# Got my New Cruzetalk.com License plate frame................



## GlennGlenn (Nov 27, 2015)




----------



## trevor_geiger (Nov 29, 2012)

Awesome!


----------



## Tomko (Jun 1, 2013)

Excellent! Author?


----------



## ChevyGuy (Dec 13, 2014)

For those of us not up on our advertising, what's under the label? VW? :grin:


----------



## shvlhead78 (Jun 2, 2015)

Where can I by one of those


----------



## vwgtiglx (Jun 13, 2013)

GlennGlenn said:


> View attachment 176641


TDIClub.com has the same frame for $10. I didn't know we had one here.


----------



## NYCruze2012 (Jan 16, 2012)

Nice!


----------



## GlennGlenn (Nov 27, 2015)

vwgtiglx said:


> TDIClub.com has the same frame for $10. *I didn't know we had one here.*



Now we do!!! A lil TDI creativity for 10.00 and you too can have one!! Took two weeks from Canada to get it, but was worth the wait


----------



## GlennGlenn (Nov 27, 2015)

Tomko said:


> Excellent! Author?


 @Tomko I am the secondary author. You can get one for $ 10.00 from tdiforums.com, a lil MS WORD cut and paste and you're good to go......

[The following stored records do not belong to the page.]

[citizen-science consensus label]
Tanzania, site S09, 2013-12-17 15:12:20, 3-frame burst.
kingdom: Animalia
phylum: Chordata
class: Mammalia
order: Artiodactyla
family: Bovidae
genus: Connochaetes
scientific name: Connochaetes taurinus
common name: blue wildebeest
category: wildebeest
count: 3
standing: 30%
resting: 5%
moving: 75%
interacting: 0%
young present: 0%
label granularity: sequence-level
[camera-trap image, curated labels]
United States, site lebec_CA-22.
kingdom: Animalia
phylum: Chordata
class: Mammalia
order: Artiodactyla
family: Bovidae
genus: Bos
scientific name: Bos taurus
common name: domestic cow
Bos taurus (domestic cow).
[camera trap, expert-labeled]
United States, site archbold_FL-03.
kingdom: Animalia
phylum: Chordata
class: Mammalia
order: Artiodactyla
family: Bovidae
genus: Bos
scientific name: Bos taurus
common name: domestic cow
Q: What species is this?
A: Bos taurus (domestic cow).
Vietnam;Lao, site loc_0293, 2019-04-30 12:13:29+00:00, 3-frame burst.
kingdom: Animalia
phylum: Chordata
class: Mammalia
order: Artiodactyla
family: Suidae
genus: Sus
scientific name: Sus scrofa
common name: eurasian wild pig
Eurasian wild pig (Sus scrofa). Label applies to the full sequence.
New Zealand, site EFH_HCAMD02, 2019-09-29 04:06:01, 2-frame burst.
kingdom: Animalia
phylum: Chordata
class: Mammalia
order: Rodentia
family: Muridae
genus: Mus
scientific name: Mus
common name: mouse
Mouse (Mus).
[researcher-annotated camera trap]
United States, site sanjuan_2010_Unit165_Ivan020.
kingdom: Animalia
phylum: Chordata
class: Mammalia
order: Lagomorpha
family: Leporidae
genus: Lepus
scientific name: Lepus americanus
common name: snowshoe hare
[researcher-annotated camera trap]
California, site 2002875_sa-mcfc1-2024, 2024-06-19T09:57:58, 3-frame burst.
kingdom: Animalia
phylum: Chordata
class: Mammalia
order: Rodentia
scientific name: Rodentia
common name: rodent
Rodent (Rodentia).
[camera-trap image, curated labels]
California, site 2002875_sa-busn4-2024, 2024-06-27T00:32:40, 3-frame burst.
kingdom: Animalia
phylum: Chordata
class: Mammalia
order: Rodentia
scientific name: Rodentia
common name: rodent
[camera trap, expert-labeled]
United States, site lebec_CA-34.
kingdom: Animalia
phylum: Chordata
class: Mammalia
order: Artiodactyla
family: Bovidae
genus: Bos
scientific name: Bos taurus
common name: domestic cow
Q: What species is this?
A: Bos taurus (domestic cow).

id rather have an original from us though......( hmm, anyone know a supplier??)


----------



## ChevyGuy (Dec 13, 2014)

GlennGlenn said:


> @*Tomko* I am the secondary author. You can get one for $ 10.00 from tdiforums.com, a lil MS WORD cut and paste and you're good to go......


And here I thought it was a Brother p-touch label. (You know they have tapes that are white letters on black, right?)

Why make our own? I think re-purposing a TDI frame is a nice touch. :grin:


----------